It's assertions are based entirely on an appeal to it's own authority and the idea that in ifinite time, the possible becomes inevitable.
By that logic, given enough time, the Reapers themselves will blow up the universe.
The point is, you don't have to agree with someone's logic for it to be valid logic.
Many criminals are stupid, but there are a few smart ones out there that logically came to the decision of a life of crime. That doesn't make them maniacs.
Same for the "omnicide" part. It truly believes that what it is doing saves organics. It isn't doing it for a visceral thrill.
So if I start a murder rampage in my neigborhood to save them all from being killed by say a tornado or earthquake, that would be cool as long as my intentions are noble and I get no pleasure at all from it? It doesn't matter what the Starkid believes, the fact remains that the Reapers are responsible for killing trillions of people. Not cool under any circumstance.

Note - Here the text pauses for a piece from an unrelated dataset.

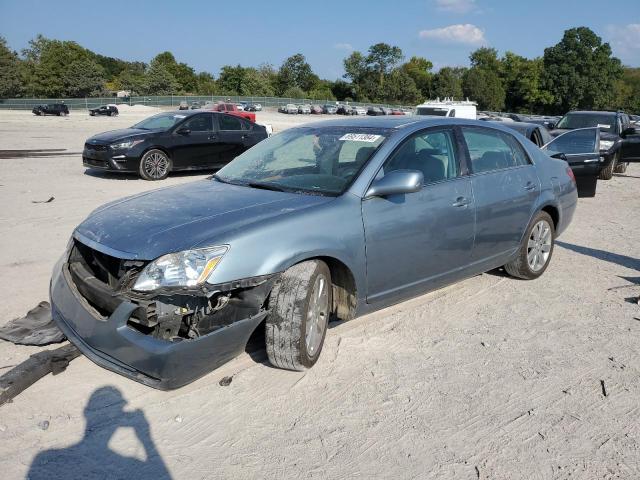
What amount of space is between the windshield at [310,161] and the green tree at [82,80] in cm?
8234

Please, dear, there are enough strawmen going on already. Eternal never said that the Reapers were
justified in their actions, or in any morally-correct position, or that their answer was for the best.

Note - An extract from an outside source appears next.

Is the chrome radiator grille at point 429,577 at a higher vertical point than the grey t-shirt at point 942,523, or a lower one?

To make your own example, your logic would be correct in a very specific sense: if you kill people yourself, they would not be killed by the natural disaster. The logic is sound on the specific issue, because the problem (death by natural disaster) is prevented.
The broader implication is what is flawed, but that's not an issue of logic: that's an issue of definition. Though your issue to be prevented is 'death by natural disaster' (I realize I summarized it for you, but just run with it), your actual concern is 'death'. Death by any other cause is just as dead as death by natural disaster.
In this heirarchy of thought 'preventing death' is a super-goal: 'preventing death by natural disaster' is the subgoal. The reason your strawman is absurd is because your solution to your sub-goal violates your super-goal.
The issue that can arrise, quite easily with programs but also with people, is when a sub-goal supplants a super-goal intent. A super-goal can be misinterpreted, implied but not stated, or simply poorly defined and thus allow for a fulfillment of a sub-goal that invalidates a larger intent. Priorities can also be subverted: the famous Asimov's Laws of Robotics can be negated by selective definition of 'Humanity', or information control within a robot's network or a network of robots.
Many people attack the Catalyst logic as faulty without understanding it. The Catalyst isn't being driven by a broad super-goal: it's priority is not to establish peace, prevent the development of AI, or even to prevent the destruction of civilizations from any source. The Catalyst is being driven by a narrow sub-goal: prevent the the total destruction of organics by a technological singularity.
Obviously from a super-goal standpoint, this has a number of flaws. But those flaws aren't logical in nature: they are flaws in executing intent. We consider our destruction by the Reapers to be just as bad if not worse than destruction by any unknown technological singularity. That is why the Reaper solution doesn't work for us. Not because the logic directing the Reapers is invalid: they certainly have stopped any hostile singularity from eclipsing organic life permanently. But because the sub-goal solution doesn't meet our super-goal.